Every book is a canvas in the hands of its creator. And as an undercurrent, every piece of writing is about finding the meaning of life. Some writers approach it as a subtle lesson, some do through a series of events, and others enthuse their own persona on one of the characters in the story and speak to the reader. Roberts does all three. There are experiences he goes through, people he befriends, through which the fundamental questions (Why, What, and How) are answered for him, even as more complex questions keep cropping up.

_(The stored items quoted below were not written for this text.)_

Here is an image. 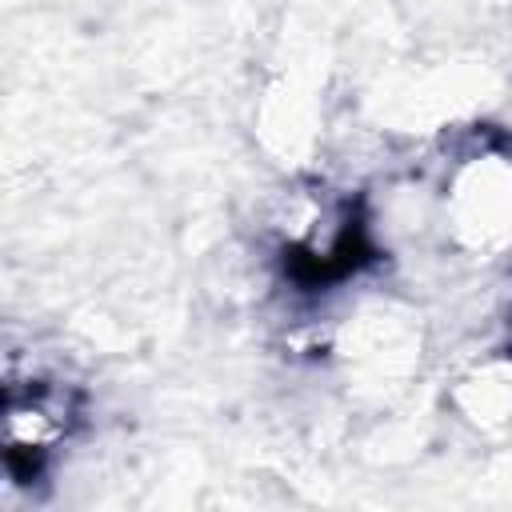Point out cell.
I'll use <instances>...</instances> for the list:
<instances>
[{
    "mask_svg": "<svg viewBox=\"0 0 512 512\" xmlns=\"http://www.w3.org/2000/svg\"><path fill=\"white\" fill-rule=\"evenodd\" d=\"M452 404L460 416L484 432L512 424V360H484L468 376H460Z\"/></svg>",
    "mask_w": 512,
    "mask_h": 512,
    "instance_id": "cell-3",
    "label": "cell"
},
{
    "mask_svg": "<svg viewBox=\"0 0 512 512\" xmlns=\"http://www.w3.org/2000/svg\"><path fill=\"white\" fill-rule=\"evenodd\" d=\"M72 424V404L64 392L28 388L8 400V456H44L52 452Z\"/></svg>",
    "mask_w": 512,
    "mask_h": 512,
    "instance_id": "cell-2",
    "label": "cell"
},
{
    "mask_svg": "<svg viewBox=\"0 0 512 512\" xmlns=\"http://www.w3.org/2000/svg\"><path fill=\"white\" fill-rule=\"evenodd\" d=\"M444 228L468 256H500L512 244V156L480 148L456 160L444 184Z\"/></svg>",
    "mask_w": 512,
    "mask_h": 512,
    "instance_id": "cell-1",
    "label": "cell"
}]
</instances>
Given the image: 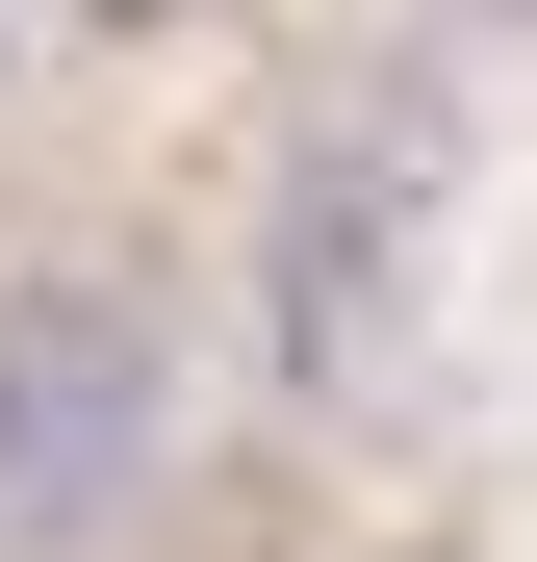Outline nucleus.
Returning a JSON list of instances; mask_svg holds the SVG:
<instances>
[{
    "mask_svg": "<svg viewBox=\"0 0 537 562\" xmlns=\"http://www.w3.org/2000/svg\"><path fill=\"white\" fill-rule=\"evenodd\" d=\"M435 256H461V205H435V128L410 103L282 128V179H256V358H282L307 409H384L410 333H435Z\"/></svg>",
    "mask_w": 537,
    "mask_h": 562,
    "instance_id": "obj_1",
    "label": "nucleus"
},
{
    "mask_svg": "<svg viewBox=\"0 0 537 562\" xmlns=\"http://www.w3.org/2000/svg\"><path fill=\"white\" fill-rule=\"evenodd\" d=\"M486 26H537V0H486Z\"/></svg>",
    "mask_w": 537,
    "mask_h": 562,
    "instance_id": "obj_4",
    "label": "nucleus"
},
{
    "mask_svg": "<svg viewBox=\"0 0 537 562\" xmlns=\"http://www.w3.org/2000/svg\"><path fill=\"white\" fill-rule=\"evenodd\" d=\"M179 460V358L103 256H26L0 281V562H103Z\"/></svg>",
    "mask_w": 537,
    "mask_h": 562,
    "instance_id": "obj_2",
    "label": "nucleus"
},
{
    "mask_svg": "<svg viewBox=\"0 0 537 562\" xmlns=\"http://www.w3.org/2000/svg\"><path fill=\"white\" fill-rule=\"evenodd\" d=\"M103 26H154V0H103Z\"/></svg>",
    "mask_w": 537,
    "mask_h": 562,
    "instance_id": "obj_3",
    "label": "nucleus"
}]
</instances>
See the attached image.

But the greatest character in the book is Bombay. There are several books in which cities are central to the theme. Cities which have permeated the thoughts of the writers so deeply that they take on an identity of their own. Bombay is probably unique in the fact that it has inspired the maximum number of books when counted against other Indian cities. But Roberts, or Lin Baba as he is called in the book, is not just inspired by this great city. He is in love with it, in awe of it, and Bombay is the first city he can truly call home. Often, writers, while writing about India, get carried away by the poverty and the graphic representations of it. Lin lives in a slum beside the Bombay Trade Center, and nowhere does his love of the city get affected by its masses and the poverty. His love for Bombay is unconditional, and that, for me, is one of the most endearing aspects of Shantaram.

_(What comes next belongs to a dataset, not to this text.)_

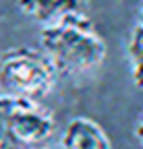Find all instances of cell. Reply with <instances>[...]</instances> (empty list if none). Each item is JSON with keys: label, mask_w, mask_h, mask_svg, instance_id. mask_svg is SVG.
Masks as SVG:
<instances>
[{"label": "cell", "mask_w": 143, "mask_h": 149, "mask_svg": "<svg viewBox=\"0 0 143 149\" xmlns=\"http://www.w3.org/2000/svg\"><path fill=\"white\" fill-rule=\"evenodd\" d=\"M139 17H141V19H139V21L143 23V6H141V13H139Z\"/></svg>", "instance_id": "obj_8"}, {"label": "cell", "mask_w": 143, "mask_h": 149, "mask_svg": "<svg viewBox=\"0 0 143 149\" xmlns=\"http://www.w3.org/2000/svg\"><path fill=\"white\" fill-rule=\"evenodd\" d=\"M62 149H112L106 130L91 118L77 116L73 118L60 137Z\"/></svg>", "instance_id": "obj_4"}, {"label": "cell", "mask_w": 143, "mask_h": 149, "mask_svg": "<svg viewBox=\"0 0 143 149\" xmlns=\"http://www.w3.org/2000/svg\"><path fill=\"white\" fill-rule=\"evenodd\" d=\"M40 46L58 72L77 74L91 70L106 58V42L85 13L66 15L42 27Z\"/></svg>", "instance_id": "obj_1"}, {"label": "cell", "mask_w": 143, "mask_h": 149, "mask_svg": "<svg viewBox=\"0 0 143 149\" xmlns=\"http://www.w3.org/2000/svg\"><path fill=\"white\" fill-rule=\"evenodd\" d=\"M58 70L44 50L10 48L0 58V93L38 102L56 85Z\"/></svg>", "instance_id": "obj_2"}, {"label": "cell", "mask_w": 143, "mask_h": 149, "mask_svg": "<svg viewBox=\"0 0 143 149\" xmlns=\"http://www.w3.org/2000/svg\"><path fill=\"white\" fill-rule=\"evenodd\" d=\"M54 133V118L38 102L0 93V149H35Z\"/></svg>", "instance_id": "obj_3"}, {"label": "cell", "mask_w": 143, "mask_h": 149, "mask_svg": "<svg viewBox=\"0 0 143 149\" xmlns=\"http://www.w3.org/2000/svg\"><path fill=\"white\" fill-rule=\"evenodd\" d=\"M127 56L131 64V79L135 87L143 89V23L141 21L131 29L127 42Z\"/></svg>", "instance_id": "obj_6"}, {"label": "cell", "mask_w": 143, "mask_h": 149, "mask_svg": "<svg viewBox=\"0 0 143 149\" xmlns=\"http://www.w3.org/2000/svg\"><path fill=\"white\" fill-rule=\"evenodd\" d=\"M135 137H137V141H139V145H141V149H143V120L137 124V128H135Z\"/></svg>", "instance_id": "obj_7"}, {"label": "cell", "mask_w": 143, "mask_h": 149, "mask_svg": "<svg viewBox=\"0 0 143 149\" xmlns=\"http://www.w3.org/2000/svg\"><path fill=\"white\" fill-rule=\"evenodd\" d=\"M19 8L42 25H48L66 15L85 13V0H19Z\"/></svg>", "instance_id": "obj_5"}]
</instances>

All the great books of the world have one thing in common - Words flow effortlessly. In Shantaram, words have that ease. Every page paints a picture for the reader - which only happens when a writer is truly at the top of his game. Or when a greater spirit is guiding him. Whatever be the case, Roberts has that gift of words in Shantaram, and his choice of words is truly outstanding. Look at these gems. Yes, I actually annotated them on my Nook while reading!

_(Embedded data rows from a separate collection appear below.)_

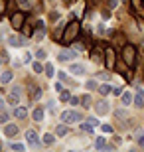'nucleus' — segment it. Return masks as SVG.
Instances as JSON below:
<instances>
[{
	"label": "nucleus",
	"mask_w": 144,
	"mask_h": 152,
	"mask_svg": "<svg viewBox=\"0 0 144 152\" xmlns=\"http://www.w3.org/2000/svg\"><path fill=\"white\" fill-rule=\"evenodd\" d=\"M14 117H16V118L28 117V109H26V107H16V109H14Z\"/></svg>",
	"instance_id": "ddd939ff"
},
{
	"label": "nucleus",
	"mask_w": 144,
	"mask_h": 152,
	"mask_svg": "<svg viewBox=\"0 0 144 152\" xmlns=\"http://www.w3.org/2000/svg\"><path fill=\"white\" fill-rule=\"evenodd\" d=\"M95 146H97V148H107V138H105V136H99L97 142H95Z\"/></svg>",
	"instance_id": "412c9836"
},
{
	"label": "nucleus",
	"mask_w": 144,
	"mask_h": 152,
	"mask_svg": "<svg viewBox=\"0 0 144 152\" xmlns=\"http://www.w3.org/2000/svg\"><path fill=\"white\" fill-rule=\"evenodd\" d=\"M136 140H138V144H144V134H138V138H136Z\"/></svg>",
	"instance_id": "58836bf2"
},
{
	"label": "nucleus",
	"mask_w": 144,
	"mask_h": 152,
	"mask_svg": "<svg viewBox=\"0 0 144 152\" xmlns=\"http://www.w3.org/2000/svg\"><path fill=\"white\" fill-rule=\"evenodd\" d=\"M69 103H71V105H79V103H81V99H79V97H71V99H69Z\"/></svg>",
	"instance_id": "c756f323"
},
{
	"label": "nucleus",
	"mask_w": 144,
	"mask_h": 152,
	"mask_svg": "<svg viewBox=\"0 0 144 152\" xmlns=\"http://www.w3.org/2000/svg\"><path fill=\"white\" fill-rule=\"evenodd\" d=\"M95 87H97L95 81H87V89H95Z\"/></svg>",
	"instance_id": "72a5a7b5"
},
{
	"label": "nucleus",
	"mask_w": 144,
	"mask_h": 152,
	"mask_svg": "<svg viewBox=\"0 0 144 152\" xmlns=\"http://www.w3.org/2000/svg\"><path fill=\"white\" fill-rule=\"evenodd\" d=\"M107 59H109V67H113V48H109V50H107Z\"/></svg>",
	"instance_id": "a878e982"
},
{
	"label": "nucleus",
	"mask_w": 144,
	"mask_h": 152,
	"mask_svg": "<svg viewBox=\"0 0 144 152\" xmlns=\"http://www.w3.org/2000/svg\"><path fill=\"white\" fill-rule=\"evenodd\" d=\"M12 75H14L12 71H4V73L0 75V81H2V83H10V81H12Z\"/></svg>",
	"instance_id": "a211bd4d"
},
{
	"label": "nucleus",
	"mask_w": 144,
	"mask_h": 152,
	"mask_svg": "<svg viewBox=\"0 0 144 152\" xmlns=\"http://www.w3.org/2000/svg\"><path fill=\"white\" fill-rule=\"evenodd\" d=\"M87 123H89V124H93V126H99V118H97V117H89V118H87Z\"/></svg>",
	"instance_id": "393cba45"
},
{
	"label": "nucleus",
	"mask_w": 144,
	"mask_h": 152,
	"mask_svg": "<svg viewBox=\"0 0 144 152\" xmlns=\"http://www.w3.org/2000/svg\"><path fill=\"white\" fill-rule=\"evenodd\" d=\"M2 107H4V101H2V99H0V111H2Z\"/></svg>",
	"instance_id": "a19ab883"
},
{
	"label": "nucleus",
	"mask_w": 144,
	"mask_h": 152,
	"mask_svg": "<svg viewBox=\"0 0 144 152\" xmlns=\"http://www.w3.org/2000/svg\"><path fill=\"white\" fill-rule=\"evenodd\" d=\"M4 134L12 138L14 134H18V126H16V124H6V126H4Z\"/></svg>",
	"instance_id": "f8f14e48"
},
{
	"label": "nucleus",
	"mask_w": 144,
	"mask_h": 152,
	"mask_svg": "<svg viewBox=\"0 0 144 152\" xmlns=\"http://www.w3.org/2000/svg\"><path fill=\"white\" fill-rule=\"evenodd\" d=\"M56 91H57V93H59V91H63V85H61V83H56Z\"/></svg>",
	"instance_id": "4c0bfd02"
},
{
	"label": "nucleus",
	"mask_w": 144,
	"mask_h": 152,
	"mask_svg": "<svg viewBox=\"0 0 144 152\" xmlns=\"http://www.w3.org/2000/svg\"><path fill=\"white\" fill-rule=\"evenodd\" d=\"M20 87H14V93H10V97H8V103H10L12 107H18V103H20Z\"/></svg>",
	"instance_id": "39448f33"
},
{
	"label": "nucleus",
	"mask_w": 144,
	"mask_h": 152,
	"mask_svg": "<svg viewBox=\"0 0 144 152\" xmlns=\"http://www.w3.org/2000/svg\"><path fill=\"white\" fill-rule=\"evenodd\" d=\"M59 97H61V101H69V99H71V95H69V91H59Z\"/></svg>",
	"instance_id": "5701e85b"
},
{
	"label": "nucleus",
	"mask_w": 144,
	"mask_h": 152,
	"mask_svg": "<svg viewBox=\"0 0 144 152\" xmlns=\"http://www.w3.org/2000/svg\"><path fill=\"white\" fill-rule=\"evenodd\" d=\"M32 53H30V51H28V53H26V56H24V63H30V61H32Z\"/></svg>",
	"instance_id": "7c9ffc66"
},
{
	"label": "nucleus",
	"mask_w": 144,
	"mask_h": 152,
	"mask_svg": "<svg viewBox=\"0 0 144 152\" xmlns=\"http://www.w3.org/2000/svg\"><path fill=\"white\" fill-rule=\"evenodd\" d=\"M59 118L65 124H71V123H79V121H81V115H79L77 111H63Z\"/></svg>",
	"instance_id": "f03ea898"
},
{
	"label": "nucleus",
	"mask_w": 144,
	"mask_h": 152,
	"mask_svg": "<svg viewBox=\"0 0 144 152\" xmlns=\"http://www.w3.org/2000/svg\"><path fill=\"white\" fill-rule=\"evenodd\" d=\"M32 67H34V71H36V73H42V71H44V65H42L39 61H36V63L32 65Z\"/></svg>",
	"instance_id": "b1692460"
},
{
	"label": "nucleus",
	"mask_w": 144,
	"mask_h": 152,
	"mask_svg": "<svg viewBox=\"0 0 144 152\" xmlns=\"http://www.w3.org/2000/svg\"><path fill=\"white\" fill-rule=\"evenodd\" d=\"M45 56H48L45 50H38V51H36V57H38V59H45Z\"/></svg>",
	"instance_id": "bb28decb"
},
{
	"label": "nucleus",
	"mask_w": 144,
	"mask_h": 152,
	"mask_svg": "<svg viewBox=\"0 0 144 152\" xmlns=\"http://www.w3.org/2000/svg\"><path fill=\"white\" fill-rule=\"evenodd\" d=\"M116 4H118V0H109V6L111 8H116Z\"/></svg>",
	"instance_id": "e433bc0d"
},
{
	"label": "nucleus",
	"mask_w": 144,
	"mask_h": 152,
	"mask_svg": "<svg viewBox=\"0 0 144 152\" xmlns=\"http://www.w3.org/2000/svg\"><path fill=\"white\" fill-rule=\"evenodd\" d=\"M69 71H71V73H75V75H83L85 73V65H81V63H71Z\"/></svg>",
	"instance_id": "9d476101"
},
{
	"label": "nucleus",
	"mask_w": 144,
	"mask_h": 152,
	"mask_svg": "<svg viewBox=\"0 0 144 152\" xmlns=\"http://www.w3.org/2000/svg\"><path fill=\"white\" fill-rule=\"evenodd\" d=\"M12 150L22 152V150H24V144H20V142H14V144H12Z\"/></svg>",
	"instance_id": "c85d7f7f"
},
{
	"label": "nucleus",
	"mask_w": 144,
	"mask_h": 152,
	"mask_svg": "<svg viewBox=\"0 0 144 152\" xmlns=\"http://www.w3.org/2000/svg\"><path fill=\"white\" fill-rule=\"evenodd\" d=\"M77 22H71L69 24V26H67L65 28V32H63V36H61V44H69V42H71L73 38H75V36H77Z\"/></svg>",
	"instance_id": "f257e3e1"
},
{
	"label": "nucleus",
	"mask_w": 144,
	"mask_h": 152,
	"mask_svg": "<svg viewBox=\"0 0 144 152\" xmlns=\"http://www.w3.org/2000/svg\"><path fill=\"white\" fill-rule=\"evenodd\" d=\"M101 130H103V132H109V134H111V132H113V126H111V124H101Z\"/></svg>",
	"instance_id": "cd10ccee"
},
{
	"label": "nucleus",
	"mask_w": 144,
	"mask_h": 152,
	"mask_svg": "<svg viewBox=\"0 0 144 152\" xmlns=\"http://www.w3.org/2000/svg\"><path fill=\"white\" fill-rule=\"evenodd\" d=\"M24 44H26V42H24V38H20V36H10V38H8V45H12V48H22Z\"/></svg>",
	"instance_id": "0eeeda50"
},
{
	"label": "nucleus",
	"mask_w": 144,
	"mask_h": 152,
	"mask_svg": "<svg viewBox=\"0 0 144 152\" xmlns=\"http://www.w3.org/2000/svg\"><path fill=\"white\" fill-rule=\"evenodd\" d=\"M121 99H122V105H130L134 97H132V93H130V91H124V93L121 95Z\"/></svg>",
	"instance_id": "2eb2a0df"
},
{
	"label": "nucleus",
	"mask_w": 144,
	"mask_h": 152,
	"mask_svg": "<svg viewBox=\"0 0 144 152\" xmlns=\"http://www.w3.org/2000/svg\"><path fill=\"white\" fill-rule=\"evenodd\" d=\"M132 2H134V6H136L138 10H142V2H140V0H132Z\"/></svg>",
	"instance_id": "f704fd0d"
},
{
	"label": "nucleus",
	"mask_w": 144,
	"mask_h": 152,
	"mask_svg": "<svg viewBox=\"0 0 144 152\" xmlns=\"http://www.w3.org/2000/svg\"><path fill=\"white\" fill-rule=\"evenodd\" d=\"M134 53H136L134 45H126V48H124V61H126L130 67L134 65Z\"/></svg>",
	"instance_id": "7ed1b4c3"
},
{
	"label": "nucleus",
	"mask_w": 144,
	"mask_h": 152,
	"mask_svg": "<svg viewBox=\"0 0 144 152\" xmlns=\"http://www.w3.org/2000/svg\"><path fill=\"white\" fill-rule=\"evenodd\" d=\"M67 132H69V129H67L65 123H63V124H57V129H56V134L57 136H65Z\"/></svg>",
	"instance_id": "f3484780"
},
{
	"label": "nucleus",
	"mask_w": 144,
	"mask_h": 152,
	"mask_svg": "<svg viewBox=\"0 0 144 152\" xmlns=\"http://www.w3.org/2000/svg\"><path fill=\"white\" fill-rule=\"evenodd\" d=\"M99 93H101V95H111V93H113V85L103 83V85L99 87Z\"/></svg>",
	"instance_id": "dca6fc26"
},
{
	"label": "nucleus",
	"mask_w": 144,
	"mask_h": 152,
	"mask_svg": "<svg viewBox=\"0 0 144 152\" xmlns=\"http://www.w3.org/2000/svg\"><path fill=\"white\" fill-rule=\"evenodd\" d=\"M81 103H83L85 109H89V107H91V95H83V97H81Z\"/></svg>",
	"instance_id": "4be33fe9"
},
{
	"label": "nucleus",
	"mask_w": 144,
	"mask_h": 152,
	"mask_svg": "<svg viewBox=\"0 0 144 152\" xmlns=\"http://www.w3.org/2000/svg\"><path fill=\"white\" fill-rule=\"evenodd\" d=\"M0 63H2V59H0Z\"/></svg>",
	"instance_id": "37998d69"
},
{
	"label": "nucleus",
	"mask_w": 144,
	"mask_h": 152,
	"mask_svg": "<svg viewBox=\"0 0 144 152\" xmlns=\"http://www.w3.org/2000/svg\"><path fill=\"white\" fill-rule=\"evenodd\" d=\"M18 2H20L22 8H28V6H30V0H18Z\"/></svg>",
	"instance_id": "2f4dec72"
},
{
	"label": "nucleus",
	"mask_w": 144,
	"mask_h": 152,
	"mask_svg": "<svg viewBox=\"0 0 144 152\" xmlns=\"http://www.w3.org/2000/svg\"><path fill=\"white\" fill-rule=\"evenodd\" d=\"M44 69H45V77H53V65H51V63H45L44 65Z\"/></svg>",
	"instance_id": "6ab92c4d"
},
{
	"label": "nucleus",
	"mask_w": 144,
	"mask_h": 152,
	"mask_svg": "<svg viewBox=\"0 0 144 152\" xmlns=\"http://www.w3.org/2000/svg\"><path fill=\"white\" fill-rule=\"evenodd\" d=\"M32 117H34V121H36V123H44V117H45V109H44V107H38V109H34Z\"/></svg>",
	"instance_id": "423d86ee"
},
{
	"label": "nucleus",
	"mask_w": 144,
	"mask_h": 152,
	"mask_svg": "<svg viewBox=\"0 0 144 152\" xmlns=\"http://www.w3.org/2000/svg\"><path fill=\"white\" fill-rule=\"evenodd\" d=\"M95 111H97L99 115H105V113H109V103H105V101L97 103V105H95Z\"/></svg>",
	"instance_id": "9b49d317"
},
{
	"label": "nucleus",
	"mask_w": 144,
	"mask_h": 152,
	"mask_svg": "<svg viewBox=\"0 0 144 152\" xmlns=\"http://www.w3.org/2000/svg\"><path fill=\"white\" fill-rule=\"evenodd\" d=\"M103 18H105V20H109V18H111V10H105V12H103Z\"/></svg>",
	"instance_id": "c9c22d12"
},
{
	"label": "nucleus",
	"mask_w": 144,
	"mask_h": 152,
	"mask_svg": "<svg viewBox=\"0 0 144 152\" xmlns=\"http://www.w3.org/2000/svg\"><path fill=\"white\" fill-rule=\"evenodd\" d=\"M134 103H136V107H144V91L138 89V93L134 95Z\"/></svg>",
	"instance_id": "4468645a"
},
{
	"label": "nucleus",
	"mask_w": 144,
	"mask_h": 152,
	"mask_svg": "<svg viewBox=\"0 0 144 152\" xmlns=\"http://www.w3.org/2000/svg\"><path fill=\"white\" fill-rule=\"evenodd\" d=\"M6 121H8V117H6V115L2 113V115H0V123H6Z\"/></svg>",
	"instance_id": "ea45409f"
},
{
	"label": "nucleus",
	"mask_w": 144,
	"mask_h": 152,
	"mask_svg": "<svg viewBox=\"0 0 144 152\" xmlns=\"http://www.w3.org/2000/svg\"><path fill=\"white\" fill-rule=\"evenodd\" d=\"M0 148H2V144H0Z\"/></svg>",
	"instance_id": "79ce46f5"
},
{
	"label": "nucleus",
	"mask_w": 144,
	"mask_h": 152,
	"mask_svg": "<svg viewBox=\"0 0 144 152\" xmlns=\"http://www.w3.org/2000/svg\"><path fill=\"white\" fill-rule=\"evenodd\" d=\"M26 140H28L30 146H38V144H39L38 132H36V130H26Z\"/></svg>",
	"instance_id": "20e7f679"
},
{
	"label": "nucleus",
	"mask_w": 144,
	"mask_h": 152,
	"mask_svg": "<svg viewBox=\"0 0 144 152\" xmlns=\"http://www.w3.org/2000/svg\"><path fill=\"white\" fill-rule=\"evenodd\" d=\"M75 56H77V51H75V50H71V51H61L59 56H57V59H59V61H69V59H73Z\"/></svg>",
	"instance_id": "6e6552de"
},
{
	"label": "nucleus",
	"mask_w": 144,
	"mask_h": 152,
	"mask_svg": "<svg viewBox=\"0 0 144 152\" xmlns=\"http://www.w3.org/2000/svg\"><path fill=\"white\" fill-rule=\"evenodd\" d=\"M113 93H115V95H122V89L121 87H113Z\"/></svg>",
	"instance_id": "473e14b6"
},
{
	"label": "nucleus",
	"mask_w": 144,
	"mask_h": 152,
	"mask_svg": "<svg viewBox=\"0 0 144 152\" xmlns=\"http://www.w3.org/2000/svg\"><path fill=\"white\" fill-rule=\"evenodd\" d=\"M42 140H44L45 144H53V142H56V136H53V134H50V132H45Z\"/></svg>",
	"instance_id": "aec40b11"
},
{
	"label": "nucleus",
	"mask_w": 144,
	"mask_h": 152,
	"mask_svg": "<svg viewBox=\"0 0 144 152\" xmlns=\"http://www.w3.org/2000/svg\"><path fill=\"white\" fill-rule=\"evenodd\" d=\"M22 22H24V14H22V12L12 14V26H14V28H20V26H22Z\"/></svg>",
	"instance_id": "1a4fd4ad"
}]
</instances>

'Poverty and Pride are devoted Blood brothers until one, always and inevitably, kills the other'

'I don't know what frightens me more, the power that crushes us or our endless ability to endure it'

'We live on because we can Love. And we love because we can forgive'

'It is impossible to despise someone you honestly pity, and to shun someone you truly love'

'Pity is the one part of love that asks for nothing in return and, because of that, every act of pity is a kind of prayer'

Profound, right? Imagine them interwoven with the story. Each chapter has something profound coming up, and 'profound' is a word that will often jump up from your consciousness while reading Shantaram. Suddenly, from the most innocuous narrative will spring up a sentence that will cause you to re-read it and pause for a little while before going on. This is not a novel you will steam through; and such books are truly rare. Precisely what I meant in my two-bit classification theory :)

Another amazing feat Roberts achieved with Shantaram is that of a satisfying ending. When the canvas is huge, the climax becomes insanely difficult. For all those characters to culminate in an ending that the reader is satiated with, is no mean task. Many books that have taken the 'many years' route suffer from this phenomenon, where the ending isn't really conclusive. Shantaram, however, has a beautiful ending, and one doesn't feel left in the lurch. For a genuine reader, after living with the characters for 950 pages, a botched up ending is a terrible frustration! But that is not the case with Shantaram. Well done, Writer :) Yes, it is obvious that you have fictionalized a part of the story - as it should've been. No, your descriptions of India are not entirely accurate But you're forgiven!

A story is truly successful when the characters remain with you long after the book is complete. Lin Baba, Prabaker, Khaderbhai, Abdullah, Didier, Khaled, Karla, Nazeer, Johnny Cigar, they all stay on with the reader long after the book is put away, and that is no mean achievement!

The book was originally published in 2004. And I got around to reading it only ten years later. But I'm glad I did. Thank you, Sonia, for the recommendation :) After reading a hundred novels which each took two or three days to complete, it was immensely satisfying to read one which took close to three weeks.